Failure to Timely Report Alleged Abuse Incident
Penalty
Summary
The facility failed to implement its abuse policy for two residents by not reporting an allegation of abuse to the appropriate authorities within the required timeframe. An incident occurred involving a verbal altercation between two residents, one of whom attempted to hit the other with a pillow. The altercation was witnessed by a Certified Nursing Assistant (CNA) and a Licensed Vocational Nurse (LVN), who intervened by moving one resident to a new room. However, the incident was not reported to the California Department of Public Health (CDPH), the state ombudsman, or local law enforcement within two hours as required by federal and facility policy. Resident 15, who was involved in the incident, had a history of severe cognitive impairment and required substantial assistance with daily activities. The resident's care plan was updated to reflect the risk for emotional and psychosocial distress following the altercation.
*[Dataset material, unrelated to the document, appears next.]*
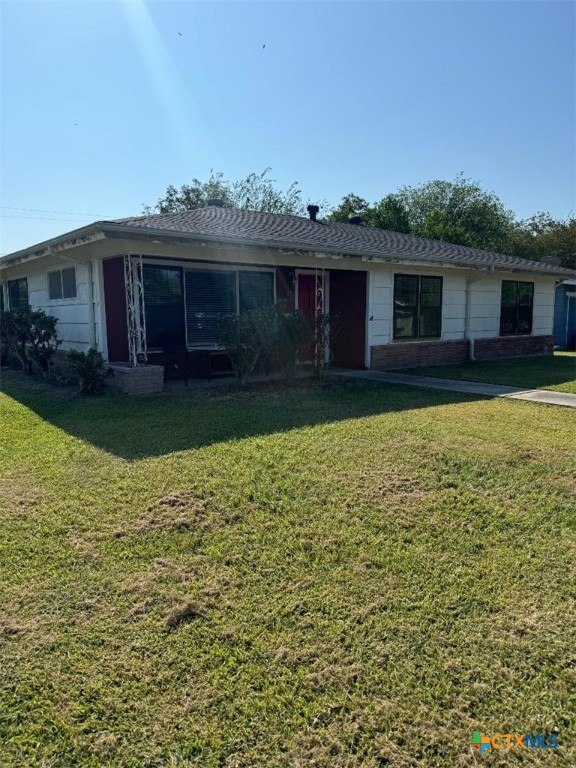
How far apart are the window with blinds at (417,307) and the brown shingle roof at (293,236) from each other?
720 mm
Resident 241, the other party in the incident, also had severe cognitive impairment and a history of encephalopathy and psychosis. Documentation showed that the altercation was only recorded as a room change in the communication book, and no formal incident report was made at the time. Interviews with facility staff, including the DON, LVN, CNA, and Administrator, confirmed that the incident was not reported as required. The DON and Administrator both acknowledged that the event should have been reported within two hours, but the delay occurred because the incident was not brought to their attention until several days later during a meeting. The facility's policy clearly states that all allegations of abuse must be reported immediately, but this procedure was not followed in this case.
Plan Of Correction
Immediate Corrective Action a. The new administrator faxed over the SOC-341 to the CDPH and Long-Term Care (LTC) Ombudsman, and reported to the local police district on 6/5/25, after being informed by the MDS Coordinator about the alleged altercation between residents 15 and 241. b. The final investigation report was faxed over to the ombudsman on 6/11/25 within 15 days from submitting the SOC-341. On 6/11/25, within 5 working days from submitting the Corrective Action for Others Affected, the progress notes for the residents contained in the residents' files were reviewed by the MAS, Coordinator, and analyzed. No other residents were found to be affected by the incident. Preventive Measures to Recurrence a. The previous DON resigned on 6/2/25 with immediate effect. b. LVN 3 was in-serviced over the phone by the new administrator in 2025 regarding the incident and documentation of allegations of abuse. c. The administrator in-serviced all staff on 6/6/25 regarding the prevention of abuse. Performance Monitoring and Solutions a. The MDS Coordinator will review, twice a month for the next 3 months starting 6/6/2025, 5 random progress notes of residents to verify documentation and allegations of abuse. The MDS Coordinator will report findings during the monthly QAPI meeting. b. The RN/DS Coordinator will report during the resident stand-up meeting at around 9:50 a.m., with progress notes of date achieved.